**Provided text**
=-=-=
Even when I'm not pregnant I don't like being sick. I'm the girl who would drag myself to school because I didn't want to admit I didn't feel well. When I did complain of not feeling well my mom pretty much knew I wasn't lying.
With all the hype about H1N1 I've tried to be super careful. Washing my hands more often and even using hand sanitizer anytime I touch my nose. Well my cautious actions weren't enough and I've gotten something. Luckily whatever it is doesn't include a fever. But absence of a fever isn't making me feel any better.
Yesterday at my OB appt they told me I should go home and sleep off what I was thinking was a sinus infection that moved down to my chest. Given that I am still the hideout for our little munchkin I was told I could have cough medicine and my inhaler. My Primary Care said they wouldn't even see me if I didn't have a fever so not to expose me to the many patients with fevers loitering in their waiting room. So, off to bed I went.
Sleeping was nice but didn't do much for my painfully dry cough, tight chest or achy lower back. By the time I went to bed last night I truly thought I'd be able to function this morning. My multiple trips to the bathroom during the night seemed to confirm this positive thinking as it got less painful to get up. Boy was I wrong.
I made it as far as the toilet and turning on the shower before I had to sit down. The thought of having to undress and stand in the shower seemed impossible. I couldn't even begin to think about washing my hair or that belly bump. When I could muster the energy I admitted defeat, turned off the shower and returned to bed. I am bummed to admit that today I feel worse than yesterday. Yesterday I could breathe. Today I'm struggling even with the wonderful Breathe Right strips I swear by. Yesterday I drank more than a gallon of water. Today I've thrown up all the water I've drank. Yesterday I ate. Today I forced down some applesauce and two bites of yogurt before I felt green. So far they're still in my system. Unfortunately I'm very dehydrated and need to force myself to try water again. Keep your fingers crossed I don't need the big mixing bowl on the floor by my bed since I can't move fast enough to make it to a sink or toilet.
I will get through this and who knows, maybe I'll come out of it stronger for not putting myself in an OTC-drug-induced state like I would have pre-Little Z. And if not, it's still worth it for our munchkin.
Okay, I'm wiped out. Back to sleep I go.
=-=-=
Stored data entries
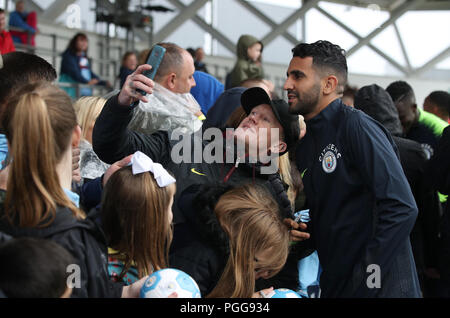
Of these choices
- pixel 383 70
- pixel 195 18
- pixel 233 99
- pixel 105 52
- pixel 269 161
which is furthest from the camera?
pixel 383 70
=-=-=
**Things to do**
(a) In the post about being sick while pregnant, what was the writer told she could take at the OB appointment?
(b) Translate this sentence from the post about being sick while pregnant into Spanish: "Sleeping was nice but didn't do much for my painfully dry cough, tight chest or achy lower back."
The records are separate material and do not relate to the post about being sick while pregnant.

**Solved problems**
(a) Cough medicine and her inhaler.

(b) Dormir estuvo bien, pero no ayudó mucho con mi tos seca y dolorosa, la opresión en el pecho ni el dolor en la parte baja de la espalda.